Let’s dive into why Excel or Google Sheets shouldn’t be used as Test Case Management Systems. Ironically, we’re discussing why not to use these tools, yet they are the most common methods for test management. We can design various templates for management, and each company’s template can be different. This situation stems from a lack of awareness.

Excel and Google Sheets are essentially databases.

The first reason we highlight is that, in today’s tech world, databases are central to applications. Databases store and analyze data to provide meaningful information. Using spreadsheets for test management is like directly managing tests through a database, without an efficient application in between. This is why Excel and Google Sheets can be used for test management but are not ideal, leading to the second point:

These tools are designed for financial, statistical, and scientific purposes.

Using a product designed for specific domains for something else, while not wrong, feels awkward. For example, various types of scissors exist for specific purposes. Using the wrong type of scissors for a task can be troublesome. Similarly, Excel was created for numeric computations, and most of its functions are redundant for test management, as we primarily use it for its tabular format.

The ease of modifying data in tables seems advantageous but can be a significant drawback. Accidental key presses can overwrite data, sometimes irrecoverably. This leads to data loss and additional time spent in rectification.

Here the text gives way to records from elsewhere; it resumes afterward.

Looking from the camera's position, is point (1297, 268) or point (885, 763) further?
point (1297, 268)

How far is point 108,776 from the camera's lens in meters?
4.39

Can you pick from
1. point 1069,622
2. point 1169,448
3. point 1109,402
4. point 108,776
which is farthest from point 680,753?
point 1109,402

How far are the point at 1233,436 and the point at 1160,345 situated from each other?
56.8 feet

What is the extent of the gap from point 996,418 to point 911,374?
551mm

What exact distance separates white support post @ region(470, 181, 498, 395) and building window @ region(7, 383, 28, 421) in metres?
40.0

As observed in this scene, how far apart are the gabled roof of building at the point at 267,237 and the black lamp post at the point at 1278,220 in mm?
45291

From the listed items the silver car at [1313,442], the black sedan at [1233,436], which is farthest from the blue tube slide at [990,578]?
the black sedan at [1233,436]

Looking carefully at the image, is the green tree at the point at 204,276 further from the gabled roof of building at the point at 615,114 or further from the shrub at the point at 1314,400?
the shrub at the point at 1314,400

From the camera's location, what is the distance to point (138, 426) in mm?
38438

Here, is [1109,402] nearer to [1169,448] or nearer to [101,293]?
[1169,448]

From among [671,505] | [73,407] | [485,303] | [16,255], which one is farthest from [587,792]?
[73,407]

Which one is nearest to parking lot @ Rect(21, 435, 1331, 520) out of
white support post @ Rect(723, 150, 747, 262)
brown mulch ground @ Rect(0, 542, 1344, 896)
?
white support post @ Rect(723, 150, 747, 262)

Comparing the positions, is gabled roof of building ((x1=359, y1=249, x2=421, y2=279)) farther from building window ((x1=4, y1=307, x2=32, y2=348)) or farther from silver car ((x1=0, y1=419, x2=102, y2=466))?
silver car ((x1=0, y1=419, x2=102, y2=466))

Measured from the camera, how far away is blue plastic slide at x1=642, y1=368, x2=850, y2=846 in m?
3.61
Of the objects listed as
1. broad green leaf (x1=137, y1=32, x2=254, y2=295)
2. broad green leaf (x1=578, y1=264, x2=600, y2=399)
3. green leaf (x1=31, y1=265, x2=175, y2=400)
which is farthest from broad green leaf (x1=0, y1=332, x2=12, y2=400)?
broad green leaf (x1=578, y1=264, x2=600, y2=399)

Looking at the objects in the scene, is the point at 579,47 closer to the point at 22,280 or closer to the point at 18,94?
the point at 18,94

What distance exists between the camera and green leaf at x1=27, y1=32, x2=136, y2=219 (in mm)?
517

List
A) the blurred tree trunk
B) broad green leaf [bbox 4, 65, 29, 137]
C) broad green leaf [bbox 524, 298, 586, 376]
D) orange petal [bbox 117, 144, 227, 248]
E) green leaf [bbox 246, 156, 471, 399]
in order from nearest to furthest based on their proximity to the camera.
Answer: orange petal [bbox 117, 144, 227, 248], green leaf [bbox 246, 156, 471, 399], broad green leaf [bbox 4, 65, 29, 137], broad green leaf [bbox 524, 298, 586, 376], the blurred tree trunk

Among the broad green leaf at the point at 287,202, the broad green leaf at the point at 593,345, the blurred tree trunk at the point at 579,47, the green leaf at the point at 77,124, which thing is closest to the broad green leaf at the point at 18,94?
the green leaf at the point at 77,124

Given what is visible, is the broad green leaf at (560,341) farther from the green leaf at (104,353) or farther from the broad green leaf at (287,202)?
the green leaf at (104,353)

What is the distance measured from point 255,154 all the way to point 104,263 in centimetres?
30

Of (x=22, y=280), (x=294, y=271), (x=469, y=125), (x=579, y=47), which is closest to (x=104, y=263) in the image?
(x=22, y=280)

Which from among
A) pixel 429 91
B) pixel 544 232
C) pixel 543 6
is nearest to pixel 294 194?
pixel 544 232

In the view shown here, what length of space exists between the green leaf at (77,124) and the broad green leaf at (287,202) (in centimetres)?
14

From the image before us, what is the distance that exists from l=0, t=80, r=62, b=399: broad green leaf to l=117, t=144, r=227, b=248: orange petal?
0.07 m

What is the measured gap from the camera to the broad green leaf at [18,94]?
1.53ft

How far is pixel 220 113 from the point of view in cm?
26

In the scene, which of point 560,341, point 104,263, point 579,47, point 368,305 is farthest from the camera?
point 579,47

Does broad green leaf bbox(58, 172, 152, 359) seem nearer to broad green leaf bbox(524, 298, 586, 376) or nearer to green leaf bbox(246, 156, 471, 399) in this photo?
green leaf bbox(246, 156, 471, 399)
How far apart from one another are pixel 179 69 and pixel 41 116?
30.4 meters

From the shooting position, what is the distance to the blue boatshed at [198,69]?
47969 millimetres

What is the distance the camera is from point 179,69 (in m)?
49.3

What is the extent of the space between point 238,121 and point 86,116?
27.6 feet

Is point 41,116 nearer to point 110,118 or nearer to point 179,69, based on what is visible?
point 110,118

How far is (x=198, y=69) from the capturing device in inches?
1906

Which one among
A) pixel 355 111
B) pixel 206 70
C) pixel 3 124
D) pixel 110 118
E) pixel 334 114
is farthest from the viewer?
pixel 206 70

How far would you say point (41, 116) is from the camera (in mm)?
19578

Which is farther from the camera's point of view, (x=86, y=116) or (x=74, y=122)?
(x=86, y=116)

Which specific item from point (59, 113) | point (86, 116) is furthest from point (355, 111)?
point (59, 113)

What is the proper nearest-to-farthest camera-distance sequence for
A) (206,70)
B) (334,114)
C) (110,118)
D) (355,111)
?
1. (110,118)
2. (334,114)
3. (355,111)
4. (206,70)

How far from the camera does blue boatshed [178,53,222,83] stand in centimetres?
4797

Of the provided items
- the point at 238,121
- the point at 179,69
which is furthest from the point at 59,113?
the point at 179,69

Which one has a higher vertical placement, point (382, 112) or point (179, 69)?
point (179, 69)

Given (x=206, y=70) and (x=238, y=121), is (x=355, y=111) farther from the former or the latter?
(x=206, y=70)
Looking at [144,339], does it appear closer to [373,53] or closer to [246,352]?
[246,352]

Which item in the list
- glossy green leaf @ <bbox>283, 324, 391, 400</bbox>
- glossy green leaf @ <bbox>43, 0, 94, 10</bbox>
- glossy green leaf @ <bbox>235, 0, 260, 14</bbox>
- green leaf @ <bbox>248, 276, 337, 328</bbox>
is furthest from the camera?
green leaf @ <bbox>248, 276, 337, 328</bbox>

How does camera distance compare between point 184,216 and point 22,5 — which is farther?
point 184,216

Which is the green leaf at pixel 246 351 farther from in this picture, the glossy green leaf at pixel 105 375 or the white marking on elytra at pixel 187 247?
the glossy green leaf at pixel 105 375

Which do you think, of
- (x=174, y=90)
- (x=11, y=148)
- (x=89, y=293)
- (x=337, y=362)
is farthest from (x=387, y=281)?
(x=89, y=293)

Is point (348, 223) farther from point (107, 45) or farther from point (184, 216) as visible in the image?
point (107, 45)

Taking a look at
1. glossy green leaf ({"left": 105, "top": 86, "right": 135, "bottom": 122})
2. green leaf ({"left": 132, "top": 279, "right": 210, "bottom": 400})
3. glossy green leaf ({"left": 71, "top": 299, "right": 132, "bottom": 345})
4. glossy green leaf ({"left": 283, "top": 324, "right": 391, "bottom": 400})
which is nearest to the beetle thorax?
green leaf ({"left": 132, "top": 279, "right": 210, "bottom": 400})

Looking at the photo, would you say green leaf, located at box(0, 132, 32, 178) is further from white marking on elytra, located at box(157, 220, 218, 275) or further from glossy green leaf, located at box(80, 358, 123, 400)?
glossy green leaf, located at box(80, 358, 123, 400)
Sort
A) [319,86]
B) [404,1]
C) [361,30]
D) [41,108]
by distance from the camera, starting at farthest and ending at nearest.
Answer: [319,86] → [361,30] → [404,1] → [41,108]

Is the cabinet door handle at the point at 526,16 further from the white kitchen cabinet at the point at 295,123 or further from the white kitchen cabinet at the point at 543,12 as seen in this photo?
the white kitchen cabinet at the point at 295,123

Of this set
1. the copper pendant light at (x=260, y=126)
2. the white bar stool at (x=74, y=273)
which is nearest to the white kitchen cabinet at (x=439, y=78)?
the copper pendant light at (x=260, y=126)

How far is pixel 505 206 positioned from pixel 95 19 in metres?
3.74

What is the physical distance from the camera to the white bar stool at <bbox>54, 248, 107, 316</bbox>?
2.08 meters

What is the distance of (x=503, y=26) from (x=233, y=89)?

Incorrect version control is another issue. Although Excel and Google Sheets now have version history, their approach isn’t suited for test management. Imagine a software engineer using Word for coding because of its version history – it’s just as inappropriate for test case management. And even if cell-level version history exists, it’s not the same as managing test case versions.

These tools also hinder team collaboration. Despite the collaborative features of Google Sheets, simultaneous editing and the lack of proper version control can lead to data loss and confusion. A competent test management system records all changes, even simultaneous ones, for traceability and restoration.

File-level management is not suitable for complex projects. Managing thousands of test cases in a spreadsheet is a logistical nightmare, especially when the person responsible leaves or changes. Consistent restructuring of test cases due to varying management styles is a waste of time and resources.

Lack of audit mechanisms and activity logs is another drawback. While these tools can track view and edit histories, they lack the granularity needed for practical use. Tracking individual member contributions and test progress is challenging, especially in remote work environments.

Finally, integration with automated testing is difficult. Imagine trying to backfill automated test results into a spreadsheet – the complexity indicates a problem. This is why most automated tests maintain separate reporting systems, adding another layer of maintenance.

Don’t let tools limit your methods. Focusing solely on Excel and Google Sheets means missing out on more efficient systems. In conclusion, while Excel and Google Sheets are powerful spreadsheet tools, they are not suitable for test case management. Using the wrong tool can hinder staff capabilities and efficiency.

If you’re using Excel and are satisfied with the efficiency, you might be in a stagnant state, unable to see the current problems. This complacency can prevent exploring more efficient alternatives.

Switching to a system designed specifically for testers can ensure an optimized process, saving time for more tests and yielding more product-related data.